Kainatı kutsal bir kitap olarak görürsek, her yaratılan o kitabın şüphesiz birer ayetidir. Tek başlarına zaman zaman varlık nedenlerini sorgulasak bile o bütünün eşsiz ahengi içerisinde hepsinin anlatacağı bir hikayesi muhakkak olacaktır. Doğal taşlar dünyanın üzerine kazınmış sessiz şiirleridir adeta. Sanki breş (breccia) taşlar da o şiirlerin kafiyeleri. Her mısrayı bir diğerine bağlayan sanat…
Dünyanın en eski ve ihtişamını kaybetmeyen mısraları beyaz taşlarsa, o güzellikleri hala ayakta tutan ve birleştiren de breş taşlardır. Beyazın doğal afetlerle, kışlarla, yazlarla, zamanla savaşından aldığı yaraların iyileştirici tedavisi onlar. Savaştıkça, yaralandıkça, iyileştikçe ortaya çıkan güzellikler… Onlar yaşama tutunmanın, her ne olursa olsun hayatta kalma mücadelesinin eşsiz örneklerdir. Ve belki de bu yüzden, dünya yeniden karışmışken, dünya yeni bir mısraya başlama gayreti gösterirken, günümüz kaotik yaralı ortamının insana direnme gücünü yansıtması açısından, bir sonraki mısraya geçebilme gayreti verebilmesi açısından, hayatlarımızda, tasarımda bir yükselişe geçtiler.

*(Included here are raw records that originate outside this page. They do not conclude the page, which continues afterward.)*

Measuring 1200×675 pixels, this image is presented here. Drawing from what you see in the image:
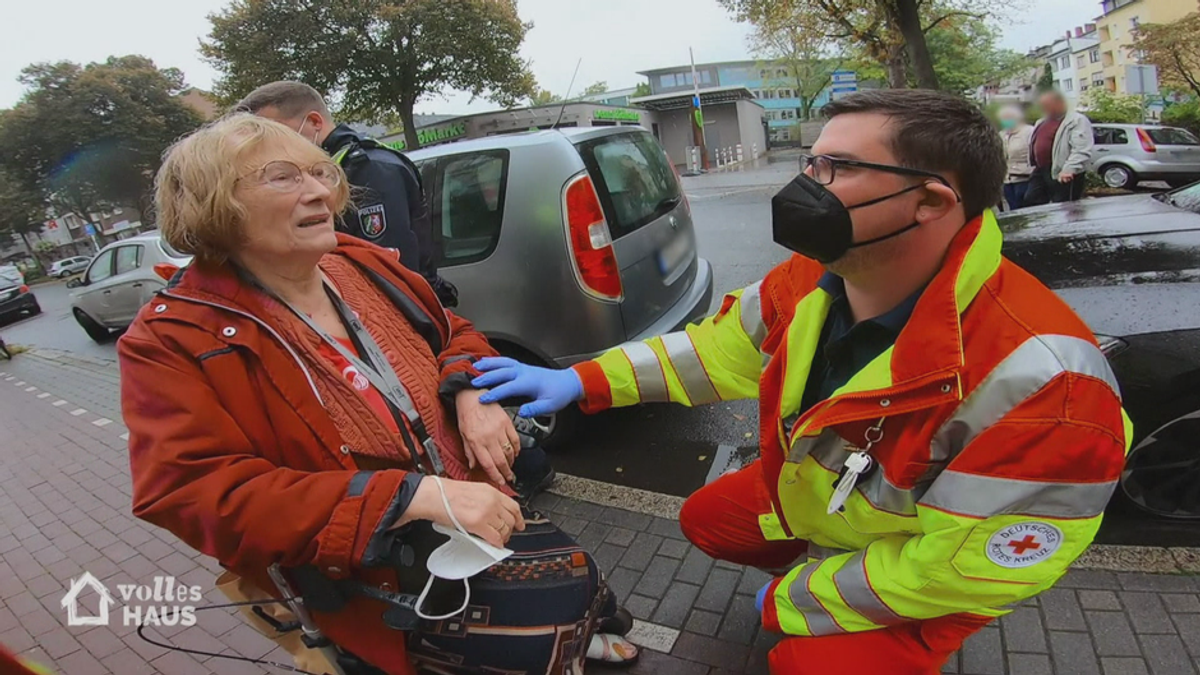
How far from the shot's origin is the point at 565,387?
1.85 metres

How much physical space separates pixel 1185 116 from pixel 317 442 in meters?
26.3

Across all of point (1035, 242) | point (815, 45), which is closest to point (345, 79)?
point (815, 45)

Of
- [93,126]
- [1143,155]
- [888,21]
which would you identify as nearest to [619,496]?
[888,21]

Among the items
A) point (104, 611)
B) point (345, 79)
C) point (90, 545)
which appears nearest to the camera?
point (104, 611)

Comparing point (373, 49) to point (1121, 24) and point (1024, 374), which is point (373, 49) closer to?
point (1024, 374)

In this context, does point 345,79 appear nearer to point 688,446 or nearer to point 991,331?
point 688,446

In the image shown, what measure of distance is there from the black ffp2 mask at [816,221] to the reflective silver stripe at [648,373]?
1.93 feet

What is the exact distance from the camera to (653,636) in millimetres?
2311

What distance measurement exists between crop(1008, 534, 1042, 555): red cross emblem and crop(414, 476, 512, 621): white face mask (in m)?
0.97

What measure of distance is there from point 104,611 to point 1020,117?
5.23 metres

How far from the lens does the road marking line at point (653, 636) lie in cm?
227

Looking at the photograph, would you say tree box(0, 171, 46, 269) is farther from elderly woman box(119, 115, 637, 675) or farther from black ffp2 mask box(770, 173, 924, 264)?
black ffp2 mask box(770, 173, 924, 264)

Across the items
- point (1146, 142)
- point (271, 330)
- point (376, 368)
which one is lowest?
point (376, 368)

Altın sarı saltanatı temsil ettiği kadar kırmızı ve viola tonları da savaşı ve mücadele azmini gösterir. Bir tahta oturmak için çekişen iki hanedan gibi. Kim bilir bu yüzdendir belki bu iki rengi taşıyan breş taşların en fazka revaçta olması. Son zamanların tahta en yakın adayı VIOLA.
Aizonai Antik Kentinden, Efesteki Celcius Kütüphanesine kadar birçok eski yapıda bilhassa sütunlarda görmek mümkün Viola’yı, Türkiye’deki adıyla Afyon Menekşe.

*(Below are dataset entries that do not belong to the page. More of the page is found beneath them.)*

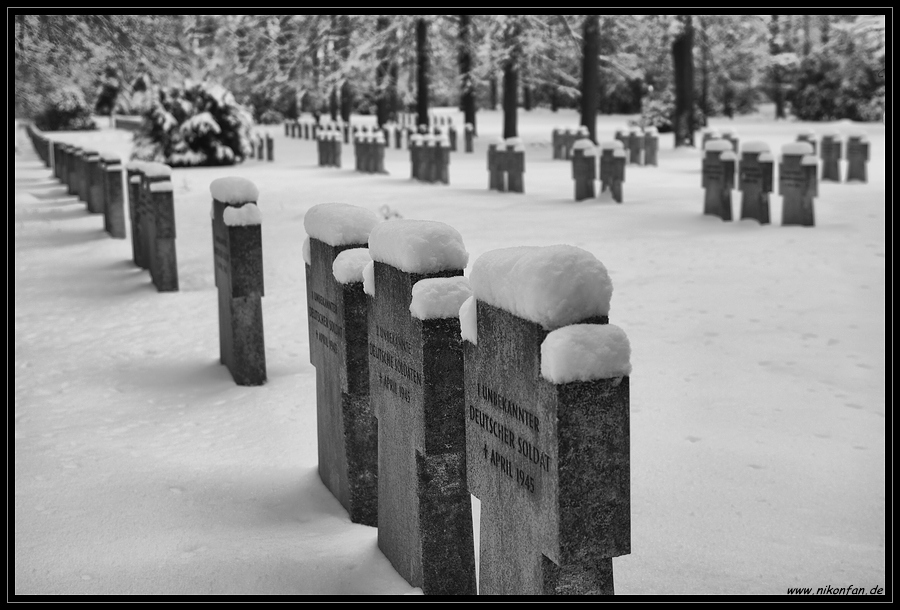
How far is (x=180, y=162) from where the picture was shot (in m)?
28.0

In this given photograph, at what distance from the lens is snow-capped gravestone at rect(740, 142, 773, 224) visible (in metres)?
14.1

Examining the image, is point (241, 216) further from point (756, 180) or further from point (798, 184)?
point (798, 184)

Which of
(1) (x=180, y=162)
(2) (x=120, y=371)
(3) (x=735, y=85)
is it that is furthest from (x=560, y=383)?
(3) (x=735, y=85)

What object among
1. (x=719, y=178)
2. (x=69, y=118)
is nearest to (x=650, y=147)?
(x=719, y=178)

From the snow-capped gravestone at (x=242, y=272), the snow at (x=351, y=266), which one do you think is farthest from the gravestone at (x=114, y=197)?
the snow at (x=351, y=266)

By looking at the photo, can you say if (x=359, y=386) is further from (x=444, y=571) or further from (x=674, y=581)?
(x=674, y=581)

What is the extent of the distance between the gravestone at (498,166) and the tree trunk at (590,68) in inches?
396

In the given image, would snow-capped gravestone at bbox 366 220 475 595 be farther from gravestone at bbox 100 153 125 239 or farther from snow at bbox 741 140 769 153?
snow at bbox 741 140 769 153

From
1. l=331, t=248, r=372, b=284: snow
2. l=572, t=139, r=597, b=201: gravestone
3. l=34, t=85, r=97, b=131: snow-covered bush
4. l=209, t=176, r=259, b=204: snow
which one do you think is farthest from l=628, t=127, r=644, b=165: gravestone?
l=34, t=85, r=97, b=131: snow-covered bush

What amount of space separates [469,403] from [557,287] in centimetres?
81

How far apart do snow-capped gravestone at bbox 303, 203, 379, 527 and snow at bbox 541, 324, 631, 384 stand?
196cm

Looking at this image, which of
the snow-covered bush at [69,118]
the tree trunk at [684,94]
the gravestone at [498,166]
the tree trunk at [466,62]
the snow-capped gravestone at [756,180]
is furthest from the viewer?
the snow-covered bush at [69,118]

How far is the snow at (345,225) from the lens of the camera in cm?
479

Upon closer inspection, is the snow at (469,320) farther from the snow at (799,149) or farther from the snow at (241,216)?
the snow at (799,149)
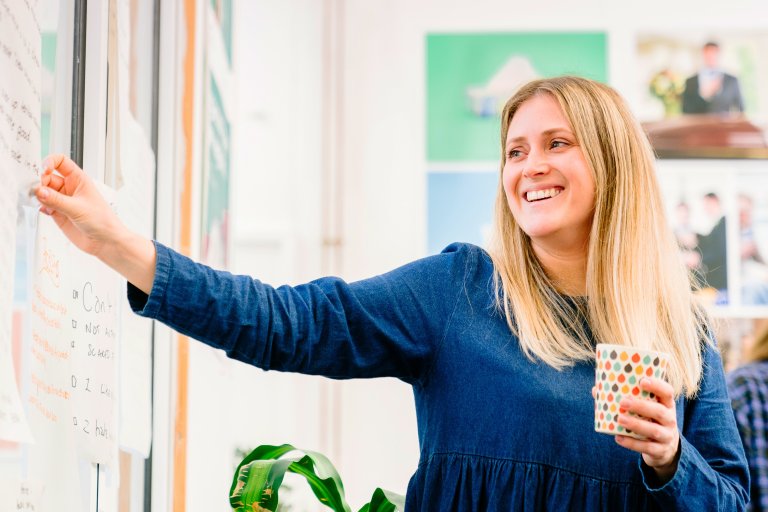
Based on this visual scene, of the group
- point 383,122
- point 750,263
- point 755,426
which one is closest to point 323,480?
point 755,426

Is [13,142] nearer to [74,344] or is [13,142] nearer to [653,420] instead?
[74,344]

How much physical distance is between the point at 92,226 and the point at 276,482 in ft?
1.66

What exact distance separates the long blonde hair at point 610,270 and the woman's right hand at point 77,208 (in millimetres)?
594

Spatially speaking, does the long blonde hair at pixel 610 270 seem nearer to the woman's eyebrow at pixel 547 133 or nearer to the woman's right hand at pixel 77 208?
the woman's eyebrow at pixel 547 133

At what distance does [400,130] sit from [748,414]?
1.87 meters

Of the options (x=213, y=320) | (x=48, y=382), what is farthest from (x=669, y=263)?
(x=48, y=382)

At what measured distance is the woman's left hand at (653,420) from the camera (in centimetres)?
107

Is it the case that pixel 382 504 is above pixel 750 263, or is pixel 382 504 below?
below

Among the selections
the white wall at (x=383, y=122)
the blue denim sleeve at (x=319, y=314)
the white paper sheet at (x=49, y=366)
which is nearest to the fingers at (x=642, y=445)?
the blue denim sleeve at (x=319, y=314)

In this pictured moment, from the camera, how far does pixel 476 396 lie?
4.32 feet

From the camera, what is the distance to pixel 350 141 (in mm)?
3756

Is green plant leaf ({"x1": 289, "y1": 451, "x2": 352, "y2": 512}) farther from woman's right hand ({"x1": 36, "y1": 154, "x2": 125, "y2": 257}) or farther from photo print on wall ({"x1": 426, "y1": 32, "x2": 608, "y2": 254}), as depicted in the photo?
photo print on wall ({"x1": 426, "y1": 32, "x2": 608, "y2": 254})

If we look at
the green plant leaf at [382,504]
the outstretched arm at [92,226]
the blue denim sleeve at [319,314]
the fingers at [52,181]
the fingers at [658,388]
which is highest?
the fingers at [52,181]

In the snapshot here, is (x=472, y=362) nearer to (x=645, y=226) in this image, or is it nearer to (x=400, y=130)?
(x=645, y=226)
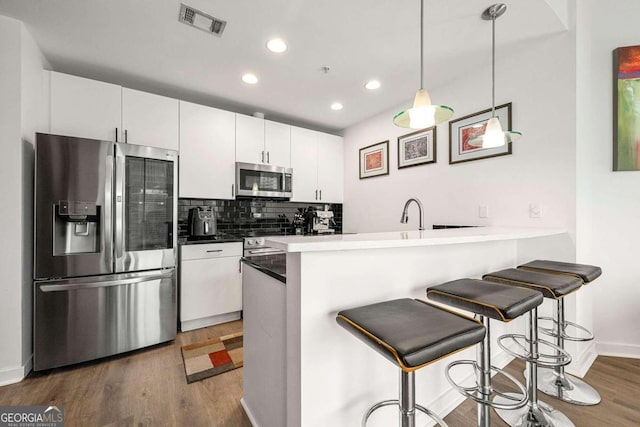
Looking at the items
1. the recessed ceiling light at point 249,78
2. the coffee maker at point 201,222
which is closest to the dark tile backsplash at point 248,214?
the coffee maker at point 201,222

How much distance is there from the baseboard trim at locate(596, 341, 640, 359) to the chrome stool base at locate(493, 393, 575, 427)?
3.48 feet

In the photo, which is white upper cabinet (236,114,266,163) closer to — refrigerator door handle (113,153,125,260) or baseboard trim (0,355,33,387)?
refrigerator door handle (113,153,125,260)

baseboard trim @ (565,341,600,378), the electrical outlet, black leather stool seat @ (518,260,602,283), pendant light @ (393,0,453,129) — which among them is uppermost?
pendant light @ (393,0,453,129)

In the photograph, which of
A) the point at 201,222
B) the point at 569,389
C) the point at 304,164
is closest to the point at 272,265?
the point at 201,222

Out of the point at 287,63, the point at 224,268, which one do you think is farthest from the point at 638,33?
the point at 224,268

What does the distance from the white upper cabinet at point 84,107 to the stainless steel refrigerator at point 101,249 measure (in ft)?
1.50

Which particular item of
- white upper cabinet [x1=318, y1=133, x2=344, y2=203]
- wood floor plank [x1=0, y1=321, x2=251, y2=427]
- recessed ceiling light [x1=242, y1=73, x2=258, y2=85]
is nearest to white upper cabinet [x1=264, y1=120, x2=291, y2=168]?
white upper cabinet [x1=318, y1=133, x2=344, y2=203]

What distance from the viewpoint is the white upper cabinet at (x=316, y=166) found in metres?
3.59

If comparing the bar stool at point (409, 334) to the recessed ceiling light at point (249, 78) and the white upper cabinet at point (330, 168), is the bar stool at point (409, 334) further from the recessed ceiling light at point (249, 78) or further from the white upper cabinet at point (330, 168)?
the white upper cabinet at point (330, 168)

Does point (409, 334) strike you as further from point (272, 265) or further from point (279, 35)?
point (279, 35)

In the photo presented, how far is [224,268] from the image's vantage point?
111 inches

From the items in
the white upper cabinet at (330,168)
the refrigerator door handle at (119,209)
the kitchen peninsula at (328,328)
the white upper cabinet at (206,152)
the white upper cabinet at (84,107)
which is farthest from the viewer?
the white upper cabinet at (330,168)

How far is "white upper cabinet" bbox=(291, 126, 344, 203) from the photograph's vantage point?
3.59m

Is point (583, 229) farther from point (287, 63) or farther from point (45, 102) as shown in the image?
point (45, 102)
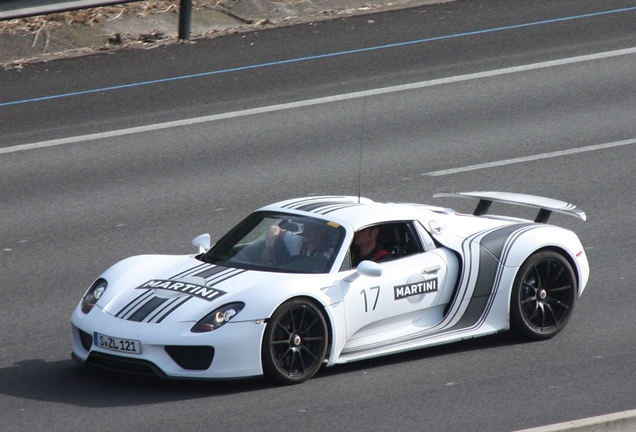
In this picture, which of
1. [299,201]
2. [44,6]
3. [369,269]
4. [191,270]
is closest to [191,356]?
[191,270]

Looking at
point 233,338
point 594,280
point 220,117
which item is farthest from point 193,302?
point 220,117

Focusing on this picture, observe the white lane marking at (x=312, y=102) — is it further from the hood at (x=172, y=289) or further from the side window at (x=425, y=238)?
the hood at (x=172, y=289)

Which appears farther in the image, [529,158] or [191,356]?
[529,158]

Violayı nasıl tanımlarsınız derseniz, bana göre: Kalın akıcı ve göz alıcı damarlarıyla klasik bordo, zaman zaman küçük roller çalan rafine bir gri, zamansız beyazın şık ve kaotik bir harmanı diyebilirim. İyi bir Viola tasarımı desendeki gözlerin büyüklüğü, desenlerin belirgin kalınlıkta orta koyulukta bordo-menekşe renk tonlamaları ve zemin renginin ne kadar beyaz olduğu ile ölçülebilir. Doğal malzemede her istediğimizi dört dörtlük bulamayacağımız aşikar. Beyaz gözler yer yer krem sarıya dönebilir ama ne kadar beyaza yakınsa o kadar tercih edilir. Gözler zaman zaman küçülür. Makbul olanı büyüklerin de desende kendilerine yer bulabilmesidir. Üretimde klasik ocakçılıktan, maksimum blok verimi almaya çalışmaktan ziyade, bu taşın makbul olan karakterini ön plana çıkartmaya çalışmak esas olan. Her zaman hatırlattığım gibi bu tarz egzotik taşlarda önemli olan bloğun büyüklüğü değil plakanın yüzünün büyüklüğüdür. Daha çok bloktan ziyade daha güzel plaka yüzeyi üretimde ilk prensip olmalı.
Bu tarz taşlar sökümden daha güzel deseni yansıtan blok nasıl alabilirim mantığı ile blok üretimi kurgulanması gereken taşlar. Elbette ki hiçbir şey dört dörtlük değil. Bazen griler daha artabilir. Bazen de beyazlar daha krem olabilir, muhakkak bu blokların da ekonomik değeri vardır. Pazarlama noktasında fiyatlandırma bu noktada ön plana çıkmaya başlıyor. Breş malzemelerde üretim yapmanın da zorluğu bu maalesef. O yüzden fiyat yelpazesi geniş olmak durumunda. Standart bir fiyat skalası oturtmaktan ziyade blok blok taşın değerinin ön görülmesi daha doğru olacaktır.